Liz thought it was strange that on Wednesday night, my first night here, I ordered the fried chicken dinner from the hotel room service rather than trying some actual native cuisine. My reasoning was that I wanted something normal after a long day of traveling, and that my colleagues in the office here would take me out for authentic Japanese food during my stay. And I was right.

For lunch on Thursday, we went to a teriyaki restaurant and had breaded & fried pork, shrimp, and some kind of creamed crab meat, with rice, cabbage, and iced green tea. When we sat down, they gave each of us a ceramic bowl filled with black and white sesame seeds, and a wooden pestle. We ground up the seeds in the bowl, then dumped the mixture onto the cabbage and meat, along with sauce or salad dressing.

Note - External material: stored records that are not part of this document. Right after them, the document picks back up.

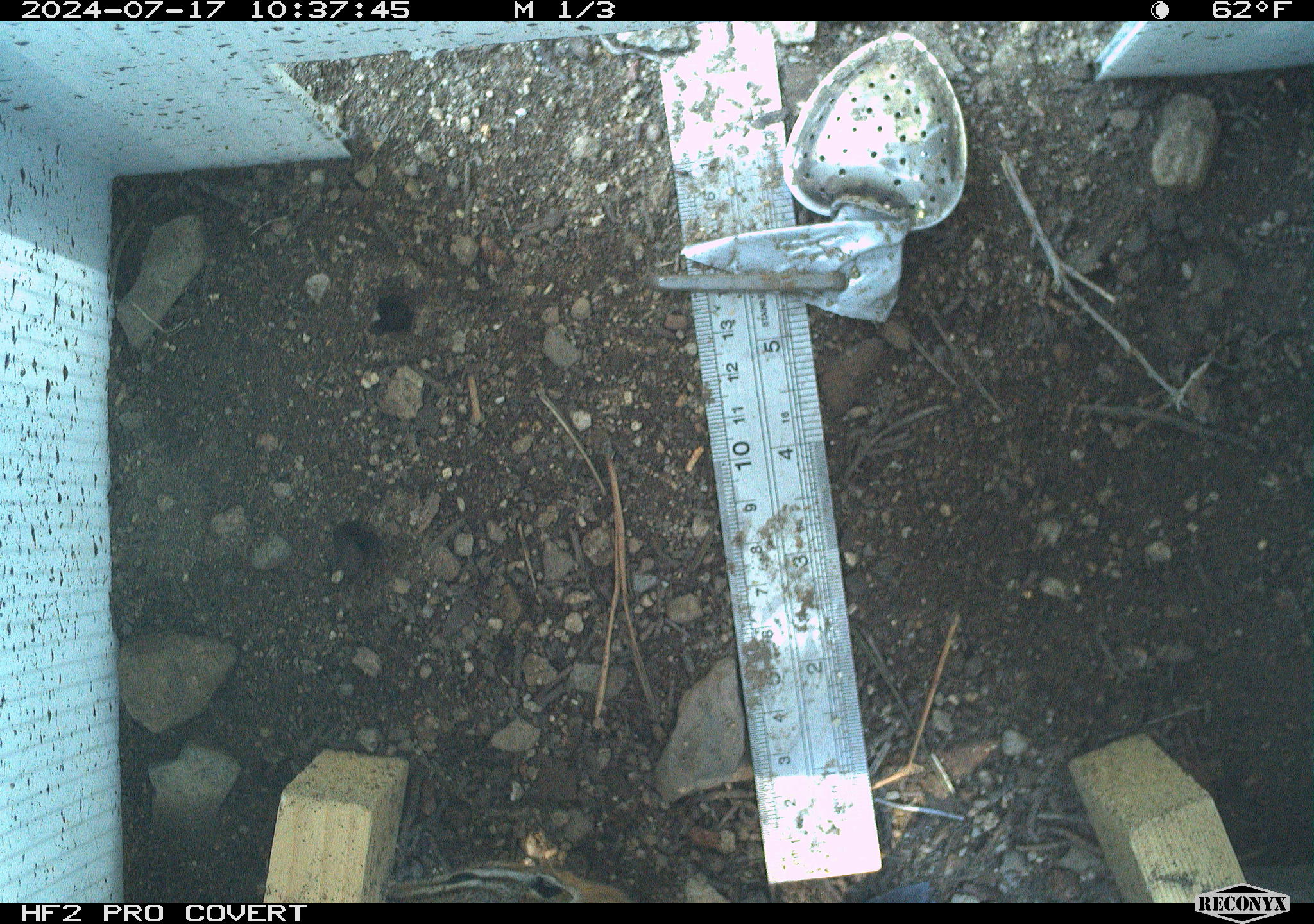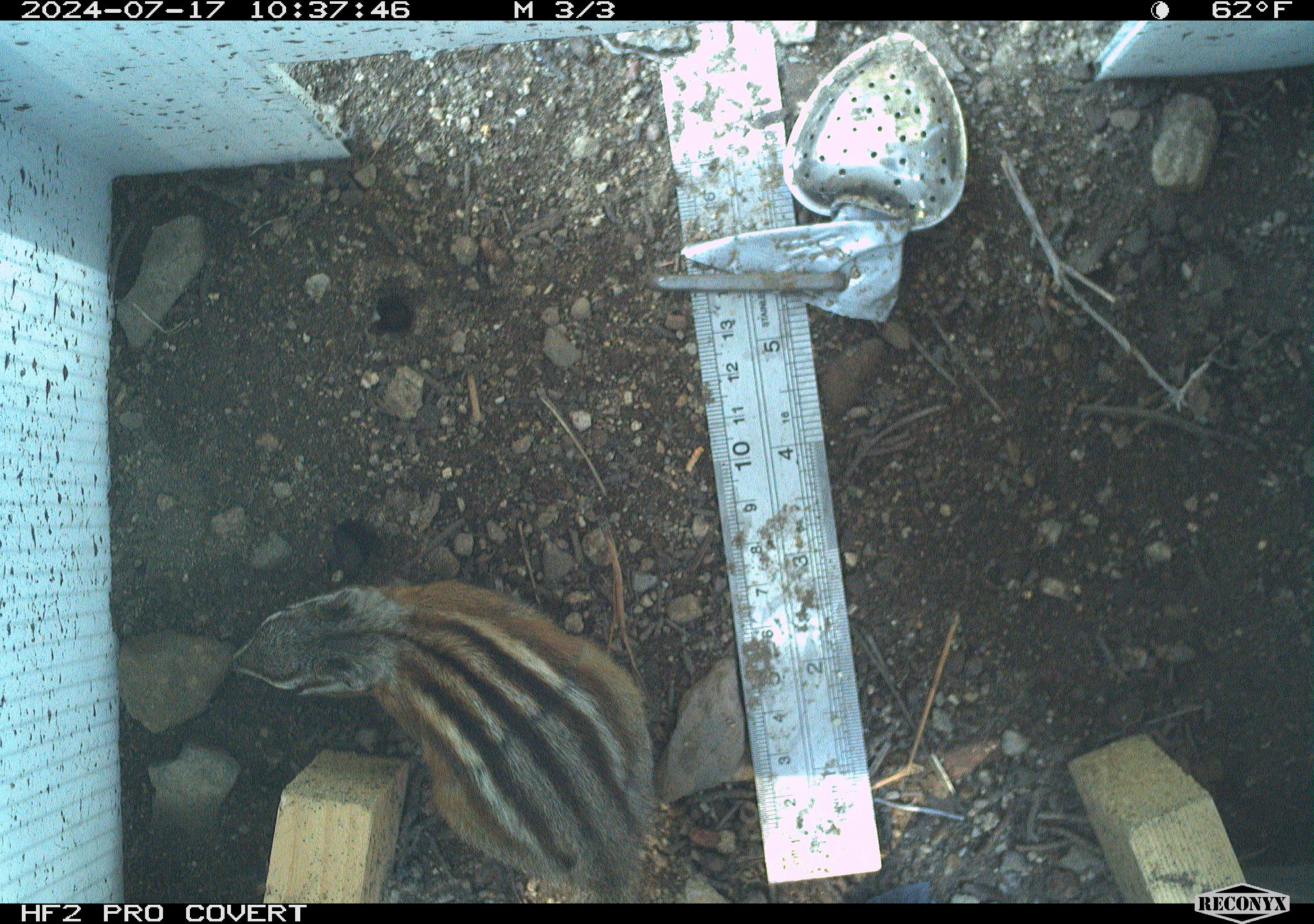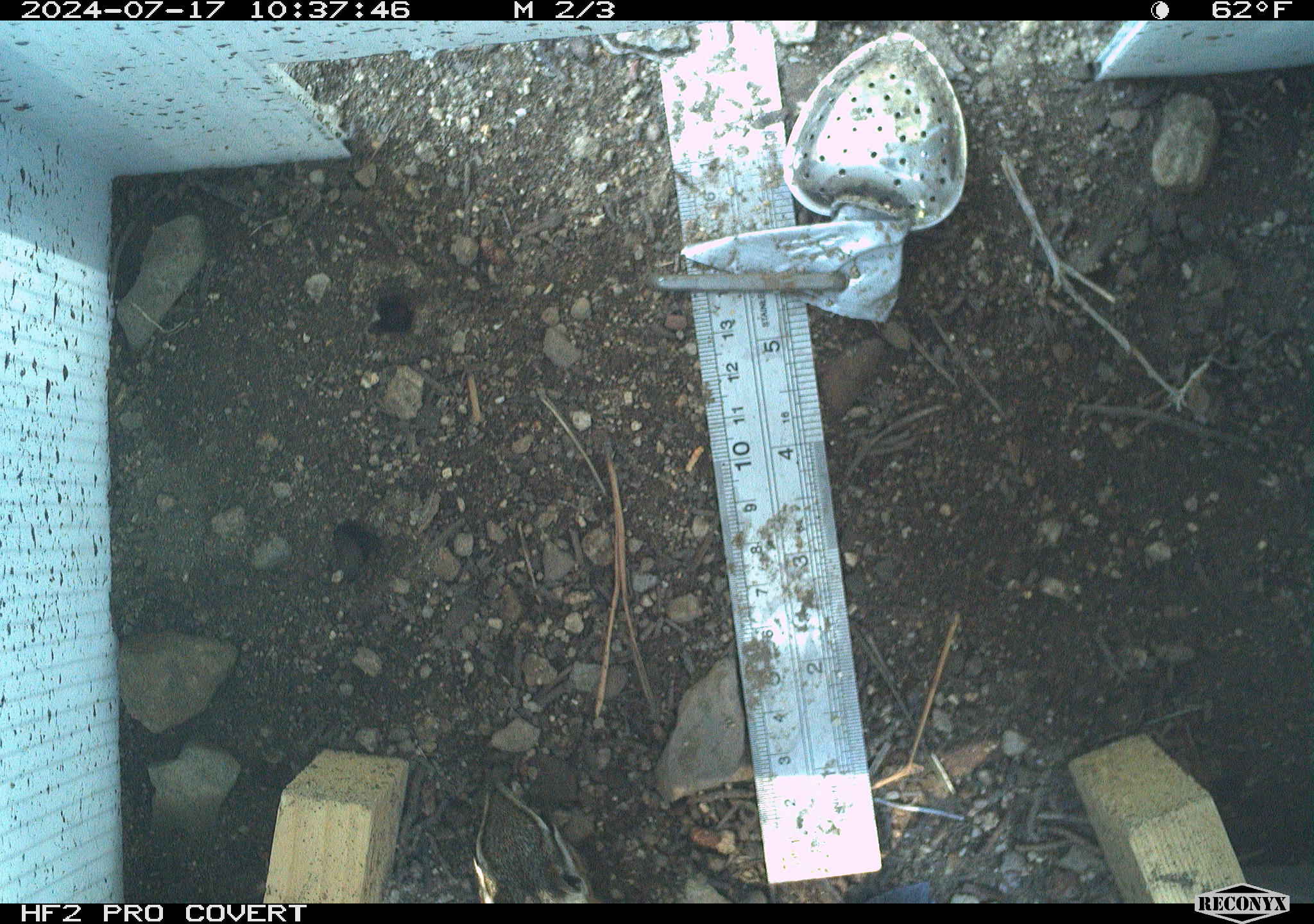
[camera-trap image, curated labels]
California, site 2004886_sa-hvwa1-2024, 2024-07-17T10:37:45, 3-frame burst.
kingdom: Animalia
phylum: Chordata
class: Mammalia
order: Rodentia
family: Sciuridae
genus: Neotamias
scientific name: Neotamias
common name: western chipmunks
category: neotamias species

We went to Shinjuku for dinner. Shinjuku is similar to New York's Times Square: lots of neon lights and shops, and the train station there is one of the busiest in the city. We ate at the bar at a yakitori restaurant in one of the shopping malls. The grill cook worked in front of us, cooking skewers of chicken on what looked like popsicle sticks. I don't know what parts of the chicken we ate, just that everything was delicious. I had two glasses of sake, served in champagne flutes, and we were in a hurry to leave to get to an electronics store, so I drank the last bit of sake in a few gulps. That wasn't the best move, because when I got back to my room, I think I fell asleep for a while and forgot about the snacks I bought at 7-11 for dessert. (That's OK, my Haagen-Daz red bean ice cream will keep in the minibar freezer for a few days.)

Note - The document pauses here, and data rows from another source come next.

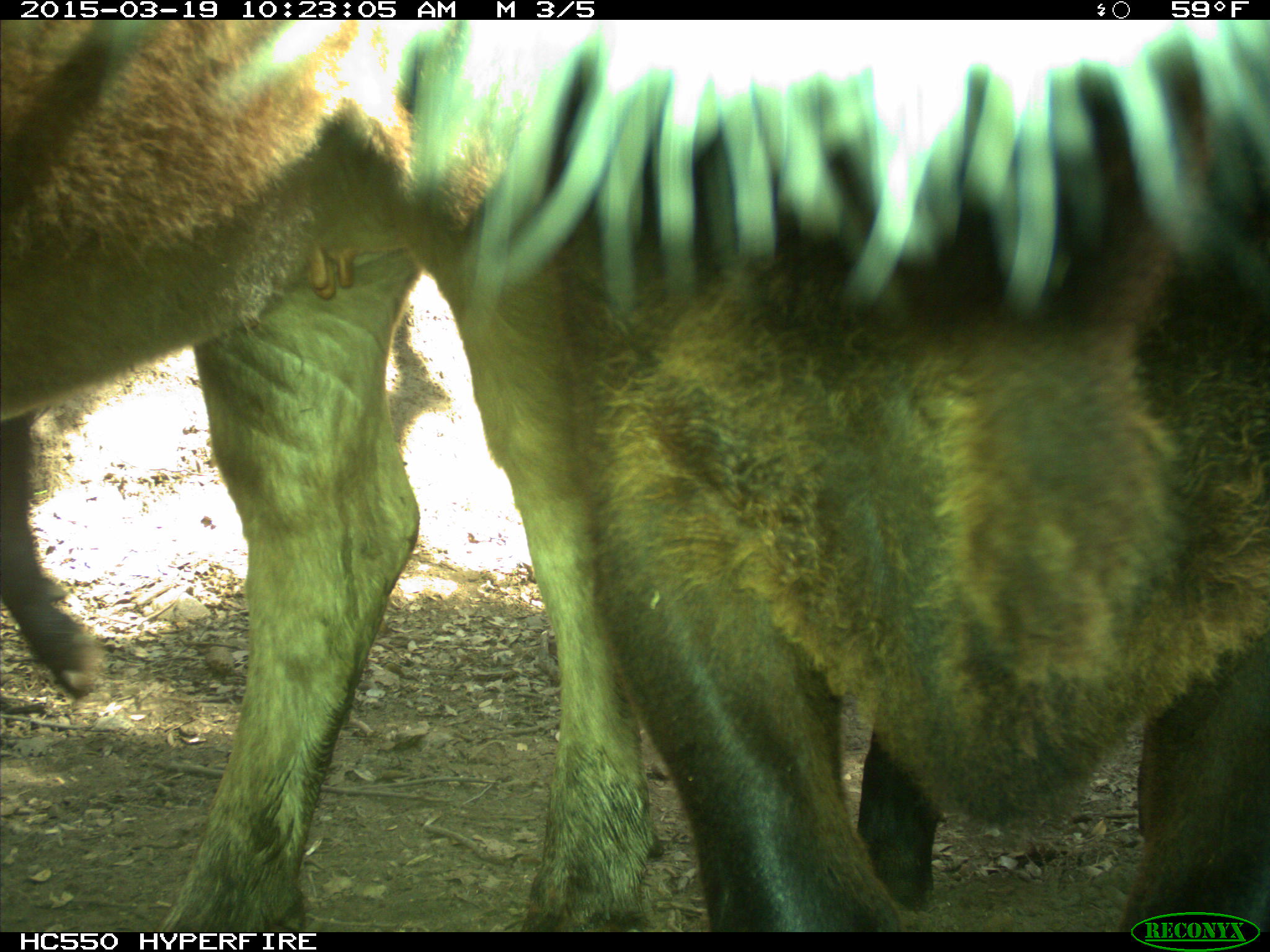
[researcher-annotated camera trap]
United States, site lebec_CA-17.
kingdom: Animalia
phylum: Chordata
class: Mammalia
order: Artiodactyla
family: Bovidae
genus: Bos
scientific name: Bos taurus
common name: domestic cow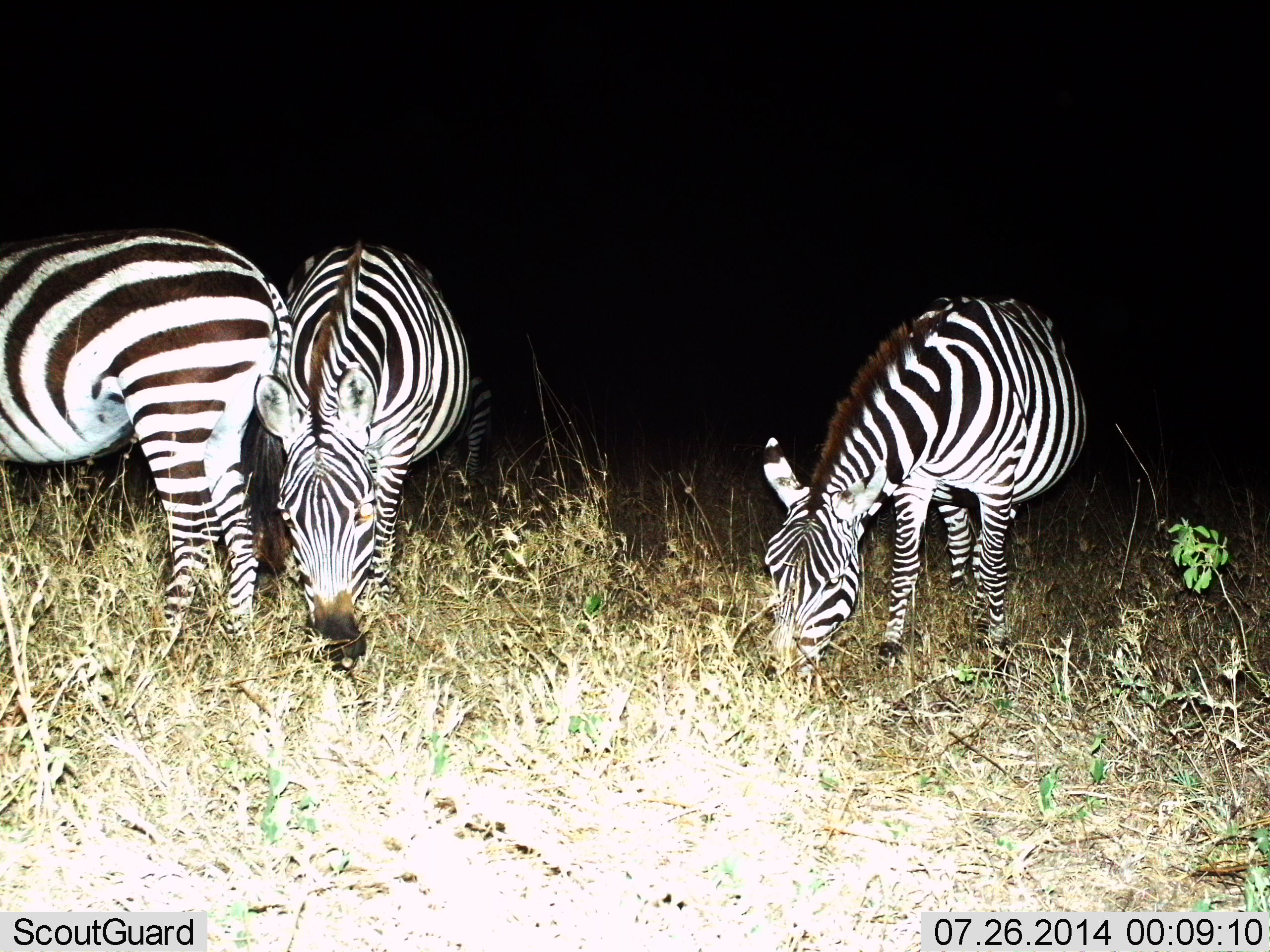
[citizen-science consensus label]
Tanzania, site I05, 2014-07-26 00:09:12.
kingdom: Animalia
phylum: Chordata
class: Mammalia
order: Perissodactyla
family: Equidae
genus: Equus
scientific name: Equus quagga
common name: plains zebra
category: zebra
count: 3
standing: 10%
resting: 0%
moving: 0%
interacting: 0%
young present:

I had about 10 minutes to browse for MP3 players at the electronics store. Just as I found from my online research, the players I want aren't any cheaper here than they are in the US, and in fact they're a little more expensive. My Hong Kong counterpart who is with us here in Tokyo explained that the ones I like are Korean, so they're imports here as well as the US, thus the higher prices. He thinks I might find better prices on them in Hong Kong.

Today (Friday) we'll be working late on a server upgrade that is after all my reason for coming to Tokyo. We might get the chance to sneak out of the office at lunch to go shopping again, or on Saturday afternoon and evening if we're not exhausted from working all night tonight. The office is on the top floor of an office building that overlooks the Imperial Palace, and there are some excellent views of the city from the conference rooms. My only complaint is that the Internet connection in the office is soooooooooo sssssslllllllloooooowwwwww. They connect to the Internet through our conference center in midtown Manhattan, so the data has a long haul to get back and forth. It took me half an hour to download a 5 mb file. Like every other foreign office, my firm provides free drinks and snacks here. I had a can of cold green tea yesterday, which was better than I expected. I now know the Japanese symbol for tea: a thing that looks like a H with a long crossbar, over a house on stilts. (Unfortunately, to me a lot of the Japanese characters look like houses on stilts.)